Don’t we all hate it when we are trying to concentrate on something, or just yearning to get a good night sleep at home, but the house is way too noisy?
Maybe your neighbour is renovating his house, or the road near your home just have happened to attract a lot of noisy cars vrooming by. And yet, no matter how much you try, you just can’t stop these noise pollutions.
If all these noises are driving you crazy, here’s how you can reduce noise and save your sanity and beauty sleep!
1. Noise absorbing curtains
The cheapest and easily accessible option is probably the noise-absorbing curtains. When shopping for a noise-absorbing curtain, we want a heavy and dense curtain which can effectively dampen and block out the surrounding sound.
Remember those thick heavy curtains in movie theatres or lecture halls that can block off the light totally?
Yes, we are talking about those curtains. Those block-out curtains that can effectively reduce sound and block off light. They are easily available in the market, especially at IKEA. The best part is, they are cheap! This is a steal in the world of audiophiles when they build a soundproofed room.
What to look out for
When it comes to buying noise absorbing curtains, ensure that they cover the entire wall length of your wall, from ceiling to the floor. This is important as sound not only passes through the windows (even if they are closed), sound passes through walls and gaps too! So, having a full-length curtain provides total coverage, and blocks / absorbs sound passing through them.

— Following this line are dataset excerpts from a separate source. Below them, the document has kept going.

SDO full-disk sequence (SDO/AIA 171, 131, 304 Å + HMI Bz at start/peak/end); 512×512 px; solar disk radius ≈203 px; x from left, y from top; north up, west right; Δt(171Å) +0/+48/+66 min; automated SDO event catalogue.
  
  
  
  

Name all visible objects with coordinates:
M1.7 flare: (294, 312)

Also, when selecting the material for your block-out curtain, do look out for these traits!
- Heavy, heavy… and heavy
- Pleated (because they are thicker and form wedges, they can triple the noise reduction effectiveness of flat curtains of the same weight and material)
- Suede/velvet material
If you’re worried the block-out curtain will cut off all the light and make your space look gloomy and smaller, fret not!
2. Double-glazed windows
If you’re looking for an added noise reduction option for your noisy home, then you could opt for double glazed windows that come with a layer of insulation in between 2 panels of window glasses. These windows, especially if you’re using laminated acoustic glass, can effectively help to reduce noise from the outside. So, if you’ve always been bothered by that heavy-traffic road near your home, this could safely be your best bet.
What to look out for
Depending on the properties of the double glazed windows, the effectiveness of the noise reduction can vary. To optimally reduce noise, do look out for these properties in such windows.

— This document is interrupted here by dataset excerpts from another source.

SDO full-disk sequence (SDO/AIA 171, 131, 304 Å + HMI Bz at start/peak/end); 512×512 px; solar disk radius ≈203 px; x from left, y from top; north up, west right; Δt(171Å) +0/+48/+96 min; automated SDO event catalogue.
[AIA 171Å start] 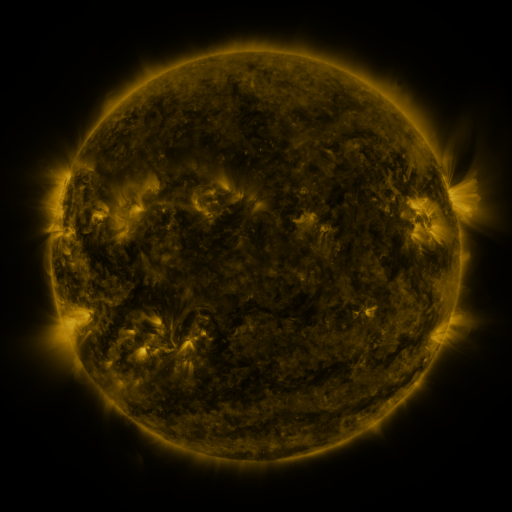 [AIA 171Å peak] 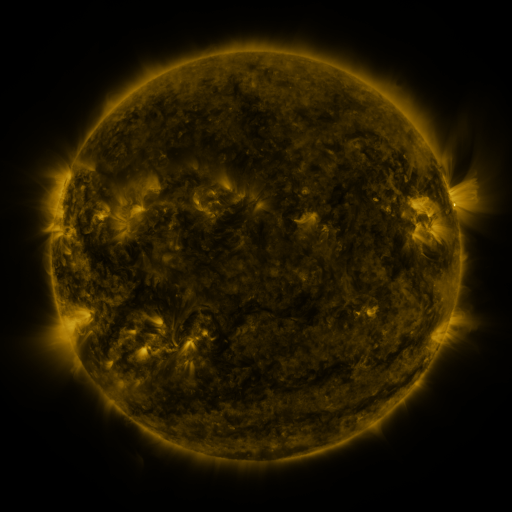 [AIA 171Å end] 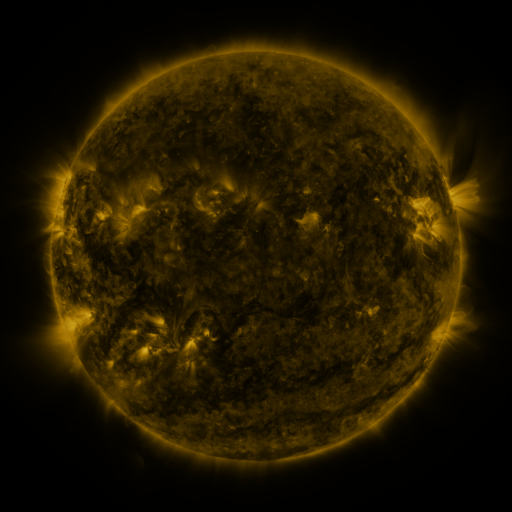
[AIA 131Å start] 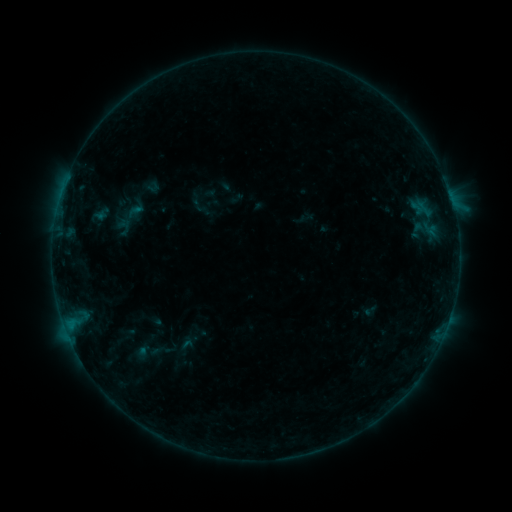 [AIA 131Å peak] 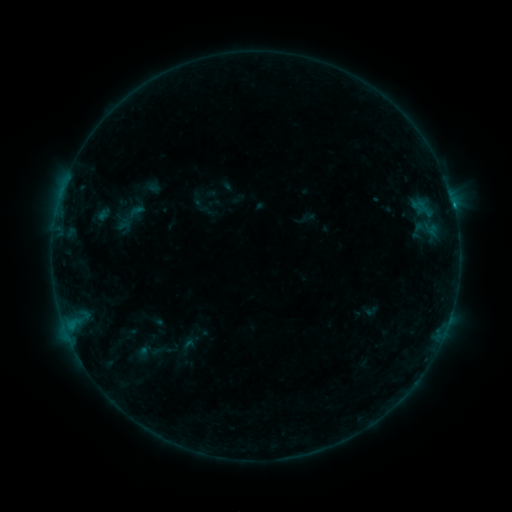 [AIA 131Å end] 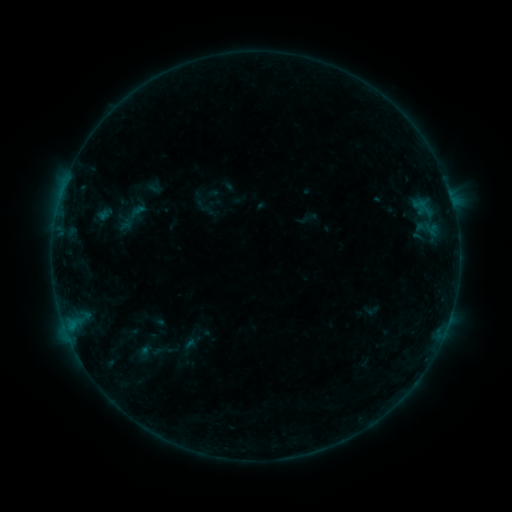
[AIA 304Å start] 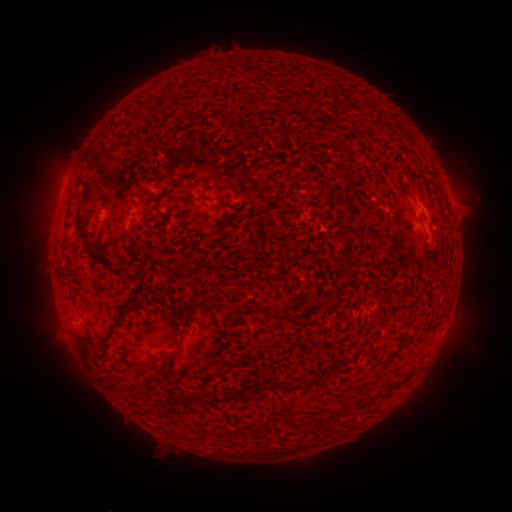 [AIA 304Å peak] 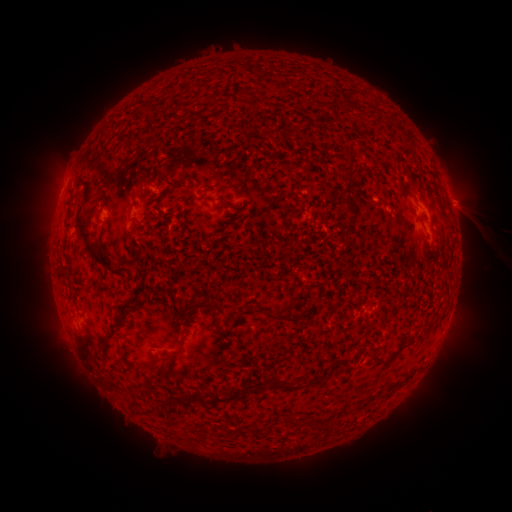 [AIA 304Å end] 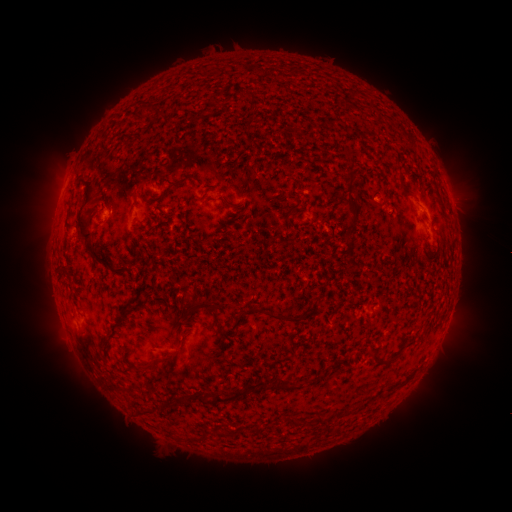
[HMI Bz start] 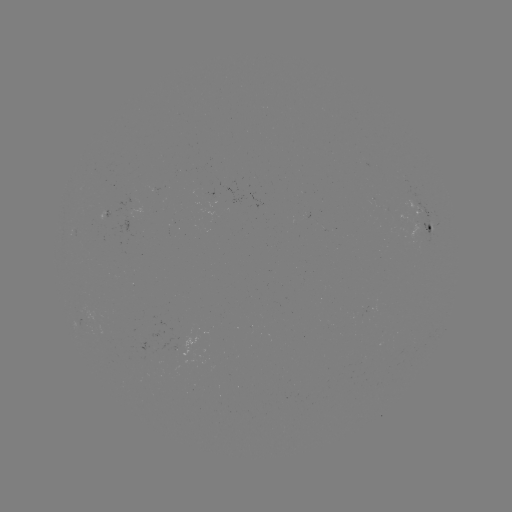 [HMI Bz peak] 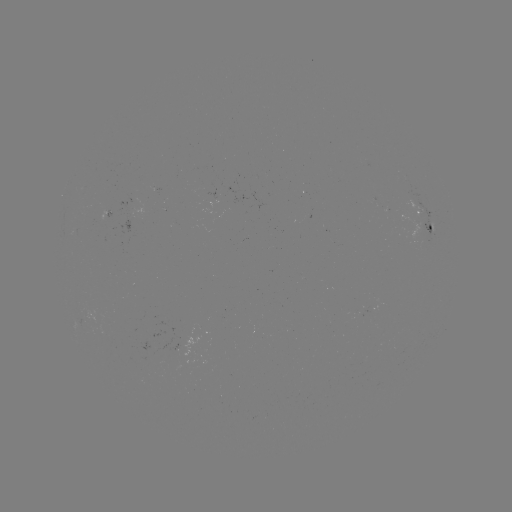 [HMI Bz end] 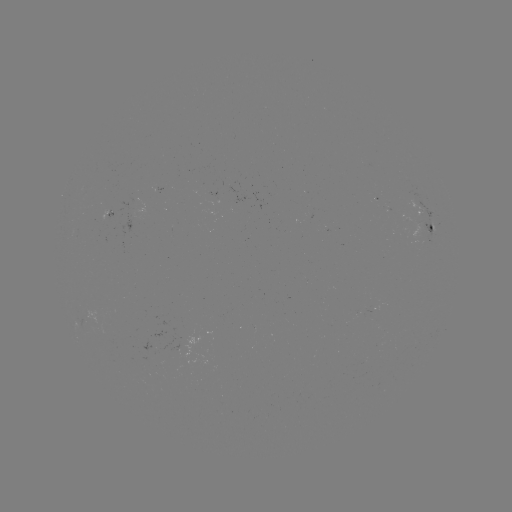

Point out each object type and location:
filament eruption: (470, 218)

- Have the widest gap between the 2 panes of glass
- Uses thicker laminated acoustic glass
- Have differing thickness of the 2 glass panes used
But of course, the better the quality of the double glazing, the more you can expect to be paying.
3. And… something dense in your materials
Now, what if, despite using the heavy velvet block-out curtain and the double glazed windows, you still find your house noisy. And you really really really can’t stand even that little bit of noise coming from your neighbour’s daily commotion. Then what?
Well, you can still give your house an extra noise reduction treatment. You can do so by making use of dense materials in your home furnishings or built-in materials (e.g. partition walls). This works because it helps to dampen whatever the sound that is coming your way.
What to look out for
One way to reduce noise in your space is by erecting wall partitions that are packed with rock wool. These partitions can not only help to dampen noise but can also be useful in segregating your spaces according to your varying needs. This is particularly helpful if the source of the noise is coming from within the house.
But, what if the source of the noise is from your neighbours upstairs? Unless you want to start a neighbourly war with those above you, you might want to opt for a more straightforward option – false ceilings.
Similar to the concept of wall partitions, you could make well use of false ceiling filled with rock wool to reduce the noise coming from your loud neighbours.
Remember, at the end of the day, regardless of the number of layers of soundproofing you install, noise can still seep in, if your house has plenty of noise entry points. Yes, we are talking about those cracks windows, or even loosely fitted built-in carpentry. If that’s the case, be sure to have them fixed, or make sure that your home design is such that it can be maintained easily.